Systems of remuneration were recognised as a major factor influencing time available for completion of items of service by dental professionals. Participants were clear that the current NHS contract and method of calculating of remuneration do not support task delegation.32,33 Private systems retain the flexibility to charge fees as appropriate. Private practitioners can provide longer appointments which enable them to satisfy patients' needs in an appropriately caring and responsive manner. In contrast, the NHS contract takes no account of case complexity. The need to maintain a rigidly timed appointment system to maintain financial viability25 may prove an increasing challenge as the population ages, retains more natural teeth, and includes more patients who require increasingly complex care. These factors should ideally be reflected in the structure and pricing of NHS dental care, where the most vulnerable groups in the society are more likely to seek care, informed by future research.

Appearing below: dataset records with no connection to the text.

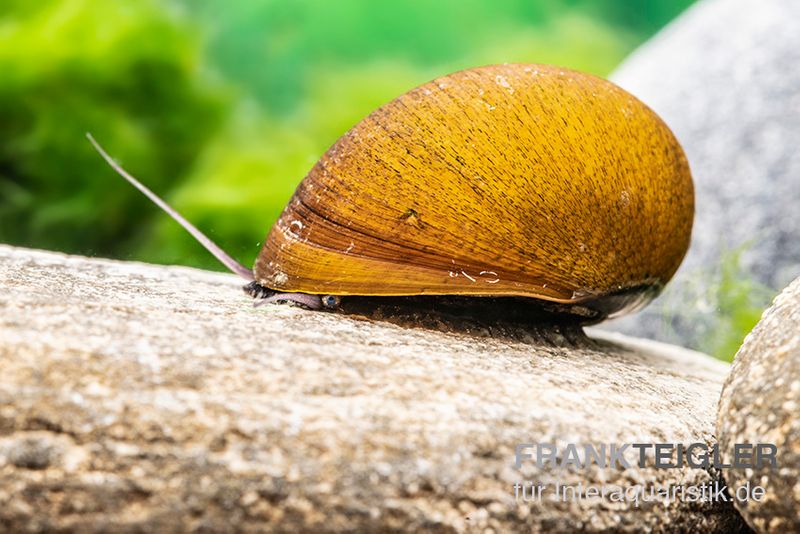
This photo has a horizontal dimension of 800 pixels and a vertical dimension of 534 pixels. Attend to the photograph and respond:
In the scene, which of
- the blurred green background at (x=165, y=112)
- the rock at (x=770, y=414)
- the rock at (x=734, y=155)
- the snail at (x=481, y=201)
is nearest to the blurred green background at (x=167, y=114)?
the blurred green background at (x=165, y=112)

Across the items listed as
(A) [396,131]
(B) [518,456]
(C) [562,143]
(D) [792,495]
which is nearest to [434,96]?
(A) [396,131]

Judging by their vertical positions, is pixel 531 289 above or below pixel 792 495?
above

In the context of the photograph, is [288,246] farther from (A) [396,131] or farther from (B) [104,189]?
(B) [104,189]

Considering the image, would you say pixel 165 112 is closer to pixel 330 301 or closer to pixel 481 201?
pixel 330 301

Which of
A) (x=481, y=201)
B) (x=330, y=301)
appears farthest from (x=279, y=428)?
(x=481, y=201)

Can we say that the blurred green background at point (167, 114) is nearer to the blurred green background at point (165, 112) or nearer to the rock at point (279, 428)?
the blurred green background at point (165, 112)

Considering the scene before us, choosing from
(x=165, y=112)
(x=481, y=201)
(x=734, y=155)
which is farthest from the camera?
(x=165, y=112)

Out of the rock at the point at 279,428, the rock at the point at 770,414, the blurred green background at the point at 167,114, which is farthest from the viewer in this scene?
the blurred green background at the point at 167,114
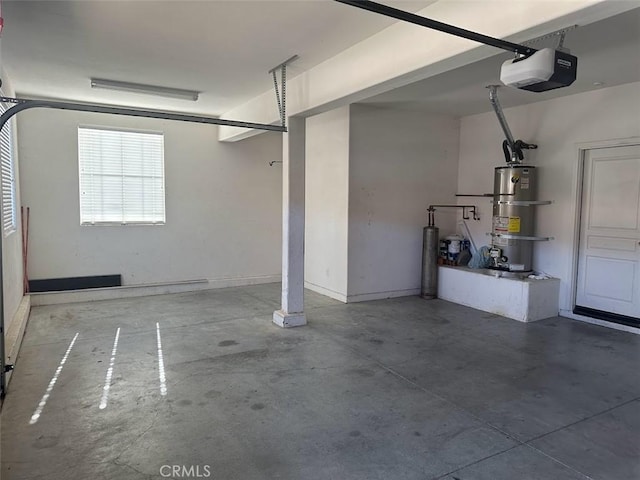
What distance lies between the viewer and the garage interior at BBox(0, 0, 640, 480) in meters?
2.65

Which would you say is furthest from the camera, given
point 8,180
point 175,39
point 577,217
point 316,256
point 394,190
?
point 316,256

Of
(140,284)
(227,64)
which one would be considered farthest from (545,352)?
(140,284)

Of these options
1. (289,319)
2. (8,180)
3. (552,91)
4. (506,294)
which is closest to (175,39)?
(8,180)

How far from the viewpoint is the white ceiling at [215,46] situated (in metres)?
3.15

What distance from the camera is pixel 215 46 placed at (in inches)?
152

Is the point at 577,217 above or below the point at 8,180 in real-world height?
below

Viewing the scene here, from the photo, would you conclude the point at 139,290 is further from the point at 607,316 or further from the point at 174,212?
the point at 607,316

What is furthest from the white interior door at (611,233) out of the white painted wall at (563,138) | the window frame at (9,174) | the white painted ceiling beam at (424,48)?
the window frame at (9,174)

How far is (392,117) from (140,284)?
4.59 meters

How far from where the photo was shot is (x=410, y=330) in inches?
195

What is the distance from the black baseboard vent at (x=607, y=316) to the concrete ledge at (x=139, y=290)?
15.5 ft

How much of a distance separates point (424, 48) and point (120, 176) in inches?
A: 205

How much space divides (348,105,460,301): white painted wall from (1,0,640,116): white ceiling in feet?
2.35

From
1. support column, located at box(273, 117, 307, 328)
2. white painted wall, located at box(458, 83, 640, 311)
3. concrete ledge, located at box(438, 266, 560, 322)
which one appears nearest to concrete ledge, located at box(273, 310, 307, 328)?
support column, located at box(273, 117, 307, 328)
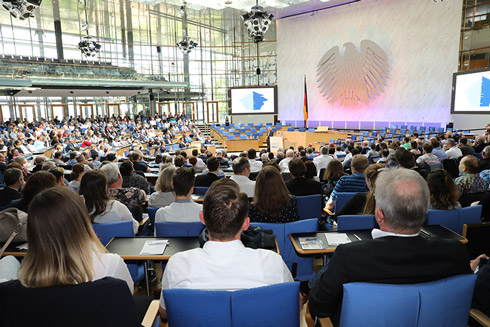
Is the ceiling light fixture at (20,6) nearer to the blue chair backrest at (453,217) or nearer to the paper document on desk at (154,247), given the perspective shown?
the paper document on desk at (154,247)

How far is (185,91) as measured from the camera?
92.2 ft

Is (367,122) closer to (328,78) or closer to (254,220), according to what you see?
(328,78)

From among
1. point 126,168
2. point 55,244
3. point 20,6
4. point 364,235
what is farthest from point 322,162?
point 20,6

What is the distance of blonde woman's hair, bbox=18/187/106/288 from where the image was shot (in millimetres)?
1355

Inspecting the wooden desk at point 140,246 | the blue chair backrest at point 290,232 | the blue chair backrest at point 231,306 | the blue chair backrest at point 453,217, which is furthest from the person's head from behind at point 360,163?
the blue chair backrest at point 231,306

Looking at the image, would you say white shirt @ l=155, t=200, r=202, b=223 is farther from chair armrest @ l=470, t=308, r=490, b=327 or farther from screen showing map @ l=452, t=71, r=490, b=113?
screen showing map @ l=452, t=71, r=490, b=113

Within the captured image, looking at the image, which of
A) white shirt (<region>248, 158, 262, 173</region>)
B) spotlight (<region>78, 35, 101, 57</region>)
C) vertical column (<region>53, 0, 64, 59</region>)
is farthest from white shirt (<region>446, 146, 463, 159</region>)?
vertical column (<region>53, 0, 64, 59</region>)

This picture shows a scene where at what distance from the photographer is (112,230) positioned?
294 cm

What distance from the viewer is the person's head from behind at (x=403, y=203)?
1.55 meters

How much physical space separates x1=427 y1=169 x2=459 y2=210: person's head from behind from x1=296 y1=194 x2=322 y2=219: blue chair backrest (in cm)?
126

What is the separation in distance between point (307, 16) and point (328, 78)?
4.27 meters

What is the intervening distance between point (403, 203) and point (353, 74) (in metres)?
18.7

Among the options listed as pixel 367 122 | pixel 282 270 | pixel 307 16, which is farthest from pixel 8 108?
pixel 282 270

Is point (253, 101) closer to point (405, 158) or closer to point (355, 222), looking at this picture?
point (405, 158)
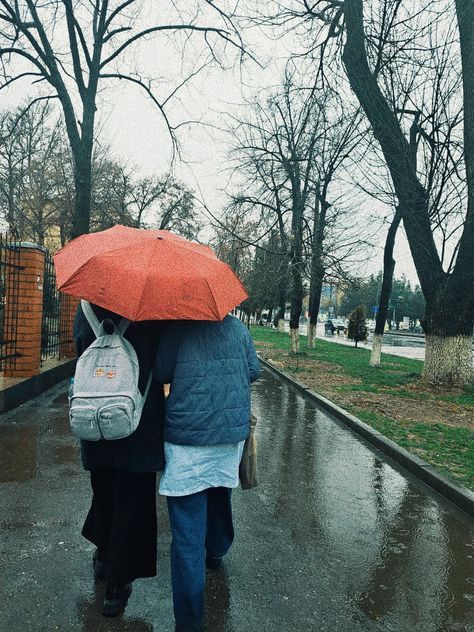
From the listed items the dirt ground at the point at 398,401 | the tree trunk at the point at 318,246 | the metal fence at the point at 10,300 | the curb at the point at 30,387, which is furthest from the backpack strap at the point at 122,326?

This study has several implications for future research, policy and practice. Overall, our results highlight that timings are influenced by multiple factors. Complexities in the current NHS primary dental care contract and remuneration structure, and variations in workforce and in patients suggest that, average timings cannot fairly represent commitment. There is a failure to recognise or give justice to variability of this issue or the financial implications. This needs to be confirmed in wider research and if valid, variability of case complexity within primary care dentistry requires recognition. These findings relating to patterns in timings and influencing factors, if observed nationally, are determining factors in understanding how dental professionals work and how they might be able work in teams to best deliver quality care within the limitations and obligations of health systems, recognising the cost of delivering care.44,45,59 To provide the best possible future care there is value in exploring the role of DH/DTs, particularly relating to promoting oral health and disease prevention,28,29 and in the division of labour within in the dental team.19 Accordingly, a detailed national level inquiry of timings is recommended to study the similarities and differences in timings of common dental procedures based on type of dental professionals, patient, dental procedures and the system. Our pilot study suggests that expanding this research and seeking validation through triangulation from practice data, policy makers and providers will be better informed to plan and commission future dental care including task delegation32,33 and therefore enable providers to manage appointment systems to accommodate patient case complexity and dental team skill mix.

Conclusions

Within the limits of a pilot study, this research suggests patterns in timings of the delivery of contemporary primary dental care and identifies multiple diverse influences. Whilst, there is general agreement amongst respondents over the range of factors that influence timings, DH/DTs report being negatively affected by the current type of remuneration system and the level of support within practices. Given the range and complexity of the influences reported, further national level research is required to develop deeper understanding of the time taken to deliver primary dental care and the impact of various influences to confirm the findings and inform human resource considerations in addressing population oral health needs.